-- Begin Materials provided --

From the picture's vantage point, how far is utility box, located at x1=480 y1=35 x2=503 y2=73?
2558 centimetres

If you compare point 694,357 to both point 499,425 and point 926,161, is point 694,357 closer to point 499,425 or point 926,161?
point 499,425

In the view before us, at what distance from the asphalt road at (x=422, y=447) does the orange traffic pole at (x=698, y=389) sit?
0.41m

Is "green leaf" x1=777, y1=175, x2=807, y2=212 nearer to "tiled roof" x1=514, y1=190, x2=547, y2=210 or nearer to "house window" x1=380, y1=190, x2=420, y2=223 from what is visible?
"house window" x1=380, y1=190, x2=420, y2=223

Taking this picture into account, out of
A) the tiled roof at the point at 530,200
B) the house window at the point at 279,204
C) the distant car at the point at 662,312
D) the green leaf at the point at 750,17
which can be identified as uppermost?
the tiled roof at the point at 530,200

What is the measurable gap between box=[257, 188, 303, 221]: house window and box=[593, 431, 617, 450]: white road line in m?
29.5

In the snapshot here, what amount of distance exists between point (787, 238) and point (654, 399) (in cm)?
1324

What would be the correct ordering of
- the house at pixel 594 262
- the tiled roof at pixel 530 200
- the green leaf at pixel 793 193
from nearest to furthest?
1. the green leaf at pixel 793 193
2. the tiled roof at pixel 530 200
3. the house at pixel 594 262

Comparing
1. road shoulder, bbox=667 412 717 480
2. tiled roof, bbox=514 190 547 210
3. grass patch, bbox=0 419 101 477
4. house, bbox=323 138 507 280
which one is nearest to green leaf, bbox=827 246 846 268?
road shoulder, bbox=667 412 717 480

-- End Materials provided --

Copy out all of the entries above word for word, keeping every line and its order unchanged.

-- Full output --
From the picture's vantage point, how far is utility box, located at x1=480 y1=35 x2=503 y2=73?
2558 centimetres

If you compare point 694,357 to both point 499,425 and point 926,161, is point 694,357 closer to point 499,425 or point 926,161?
point 499,425

In the view before us, at what distance from the asphalt road at (x=422, y=447) does the orange traffic pole at (x=698, y=389) sit?
0.41m

Is "green leaf" x1=777, y1=175, x2=807, y2=212 nearer to "tiled roof" x1=514, y1=190, x2=547, y2=210 or nearer to "house window" x1=380, y1=190, x2=420, y2=223 from what is visible?
"house window" x1=380, y1=190, x2=420, y2=223

Taking this picture into account, out of
A) the tiled roof at the point at 530,200
B) the house window at the point at 279,204
C) the distant car at the point at 662,312
D) the green leaf at the point at 750,17
which can be identified as uppermost?
the tiled roof at the point at 530,200

What is the measurable gap between box=[257, 188, 303, 221]: house window and box=[593, 431, 617, 450]: white road line in m?
29.5

In the snapshot here, what amount of distance exists between point (787, 238) and point (654, 399) (in cm)?
1324

What would be the correct ordering of
- the house at pixel 594 262
- the tiled roof at pixel 530 200
- the green leaf at pixel 793 193
from nearest to furthest?
1. the green leaf at pixel 793 193
2. the tiled roof at pixel 530 200
3. the house at pixel 594 262

Comparing
1. road shoulder, bbox=667 412 717 480
2. tiled roof, bbox=514 190 547 210
3. grass patch, bbox=0 419 101 477
4. house, bbox=323 138 507 280
which one is nearest to green leaf, bbox=827 246 846 268?
road shoulder, bbox=667 412 717 480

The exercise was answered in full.